Il n’est pas évident pour un metteur en scène de créer quelque chose de différent derrière un tel succès. Jean-Gabriel Chobaz fait ainsi une proposition très intéressante. En décalant l’action au début des années 70 (contrairement au film d’Ozon qui a respecté l’époque d’origine, autour des années 50), Monsieur Chobaz donne une autre dimension à l’intrigue qui épouse divinement bien le contexte de cette époque et de ses bouleversements post soixante-huitards. Evoquant son projet de mise en scène, il raconte :

« L’intérêt ici au niveau du jeu est donc bien la présence de trois générations qui implique trois façons de jouer, de bouger sur scène, d’investir l’espace et de dire le texte, car le théâtre évolue. Cela m’intéresse beaucoup. Je vais donc tenter de malaxer ces diverses substances et talents pour en faire un ensemble homogène et c’est ce qui est le plus passionnant. »

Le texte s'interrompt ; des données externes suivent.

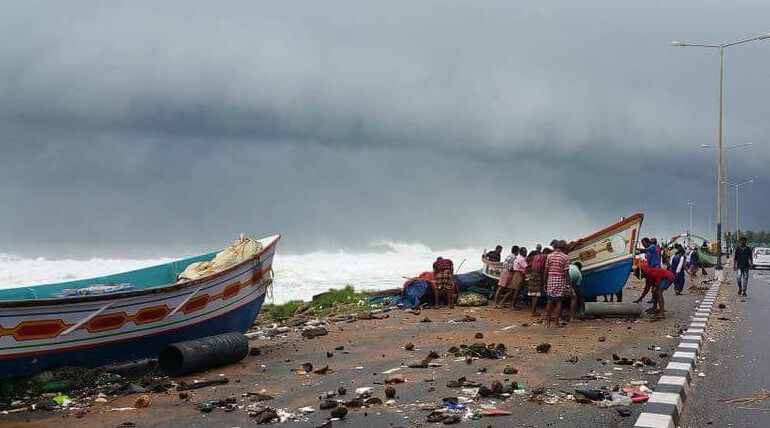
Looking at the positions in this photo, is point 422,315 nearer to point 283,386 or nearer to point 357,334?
point 357,334

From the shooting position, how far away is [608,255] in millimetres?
17109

Et l’on peut dire que le pari est amplement réussi. C’est avec bonheur que le temps imparti file, ponctué par le superbe jeu des actrices. S’agissant là de l’élément-clé sur lequel toute la pièce s’appuie, mention spéciale doit être donnée pour leur talent. Les moments chantés sont particulièrement savoureux, de « Papaoutai » (Stromae) à « Déshabillez-moi », ponctués de petites chorégraphies drôles et enthousiasmantes.

8 femmes est d’abord une ode au genre féminin et aux actrices. Dans ce monde en vase-clos où les hommes sont absents, l’explosion des convenances peut prendre toute sa place. Comédie grinçante et caustique, cette mise en scène rend avec brio toute la beauté qui tient à son côté intemporel et c’est avec un plaisir non coupable que nous assistons en voyeurs invétérés à l’éclatement des non-dits et des apparences.